(Exercise text Opens)
It is thus possible to work primarily or exclusively with
documentary sources, and English medieval historians, especially those working
after c.1200, when the volume of archival material increases exponentially,
have traditionally been inclined to do that and discount narrative sources as
highly unreliable and of little interest to the serious historian. This
approach is misguided for two reasons. The first is that narrative sources
provide us with a chronological and narrative framework to help us make sense
of events. Obviously, that cannot be taken on its own and we need to
corroborate each narrative source with the other available narrative sources,
as well as with the documentary record, to be certain about what really
happened when and how. But its infinitely better than having to piece together
events from the documentary record, which is what specialists on the Visigothic
kingdom of Spain in the seventh century, northern Spain and Italy in the period
900 - 1050 or indeed England in the period between Bede and Alfred the Great
essentially have to do due to lack of contemporary narrative sources, or to
have not much at all by way of either like specialists on England and Wales
before c.600 or the Pictish kingdom/s in Scotland before c.850 are faced with.
(Exercise text Closes)
--- To do ---
Copy the passage above on narrative and documentary sources, word for word and in full.
(Dataset extract Opens)
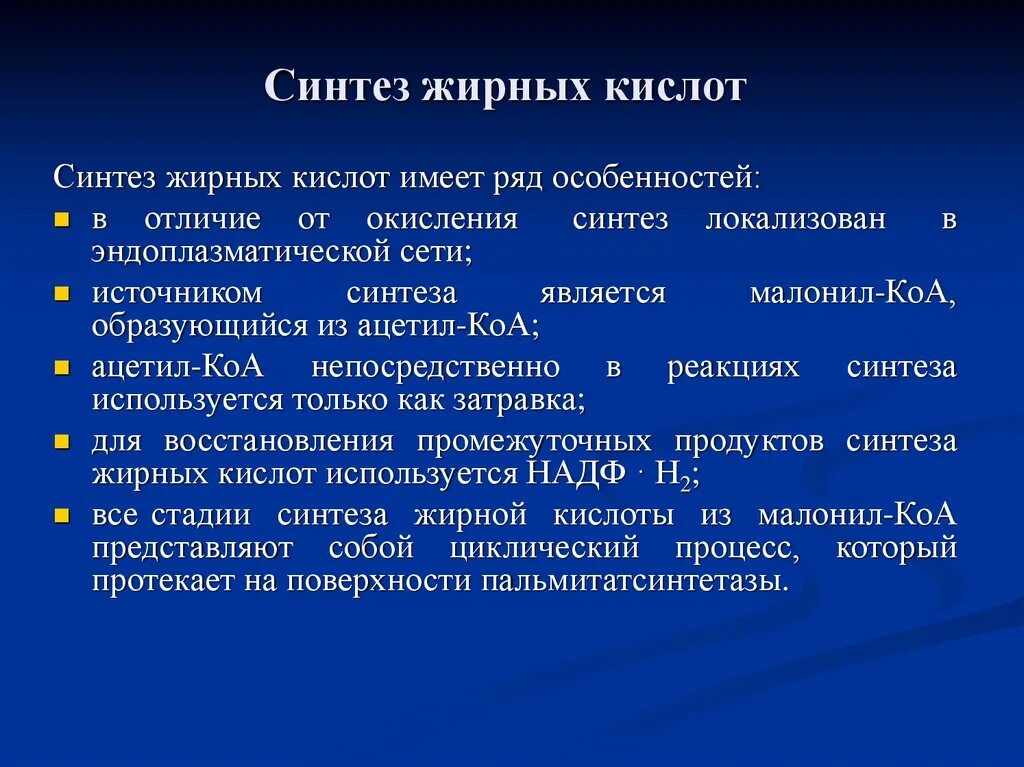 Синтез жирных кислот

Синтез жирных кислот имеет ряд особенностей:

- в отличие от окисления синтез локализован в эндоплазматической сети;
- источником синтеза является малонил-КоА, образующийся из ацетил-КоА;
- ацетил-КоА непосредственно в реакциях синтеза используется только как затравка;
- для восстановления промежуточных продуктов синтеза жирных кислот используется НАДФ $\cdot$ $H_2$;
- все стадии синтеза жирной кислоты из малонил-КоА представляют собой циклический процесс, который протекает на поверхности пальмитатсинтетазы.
(Dataset extract Closes)
(Dataset extract Opens)
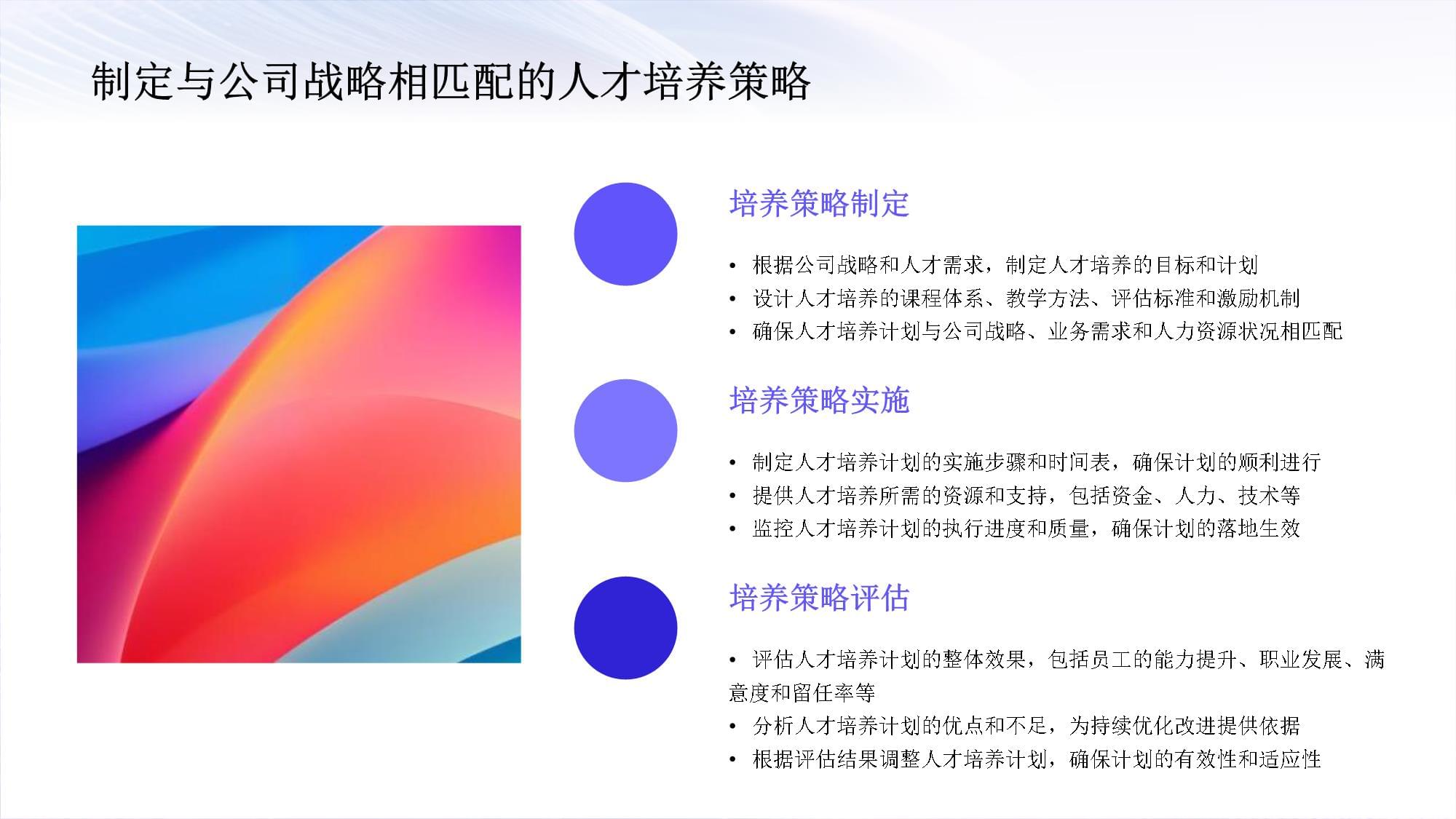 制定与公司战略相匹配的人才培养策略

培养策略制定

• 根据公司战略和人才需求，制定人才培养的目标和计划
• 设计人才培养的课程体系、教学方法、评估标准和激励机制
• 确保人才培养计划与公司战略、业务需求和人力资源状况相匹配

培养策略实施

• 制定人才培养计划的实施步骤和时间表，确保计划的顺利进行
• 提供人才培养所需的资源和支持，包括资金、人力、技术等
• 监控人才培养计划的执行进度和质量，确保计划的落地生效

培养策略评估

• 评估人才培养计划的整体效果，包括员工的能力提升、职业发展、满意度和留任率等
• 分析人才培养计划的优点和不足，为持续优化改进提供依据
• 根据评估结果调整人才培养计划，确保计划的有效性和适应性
(Dataset extract Closes)
--- Answer for the task ---
It is thus possible to work primarily or exclusively with
documentary sources, and English medieval historians, especially those working
after c.1200, when the volume of archival material increases exponentially,
have traditionally been inclined to do that and discount narrative sources as
highly unreliable and of little interest to the serious historian. This
approach is misguided for two reasons. The first is that narrative sources
provide us with a chronological and narrative framework to help us make sense
of events. Obviously, that cannot be taken on its own and we need to
corroborate each narrative source with the other available narrative sources,
as well as with the documentary record, to be certain about what really
happened when and how. But its infinitely better than having to piece together
events from the documentary record, which is what specialists on the Visigothic
kingdom of Spain in the seventh century, northern Spain and Italy in the period
900 - 1050 or indeed England in the period between Bede and Alfred the Great
essentially have to do due to lack of contemporary narrative sources, or to
have not much at all by way of either like specialists on England and Wales
before c.600 or the Pictish kingdom/s in Scotland before c.850 are faced with.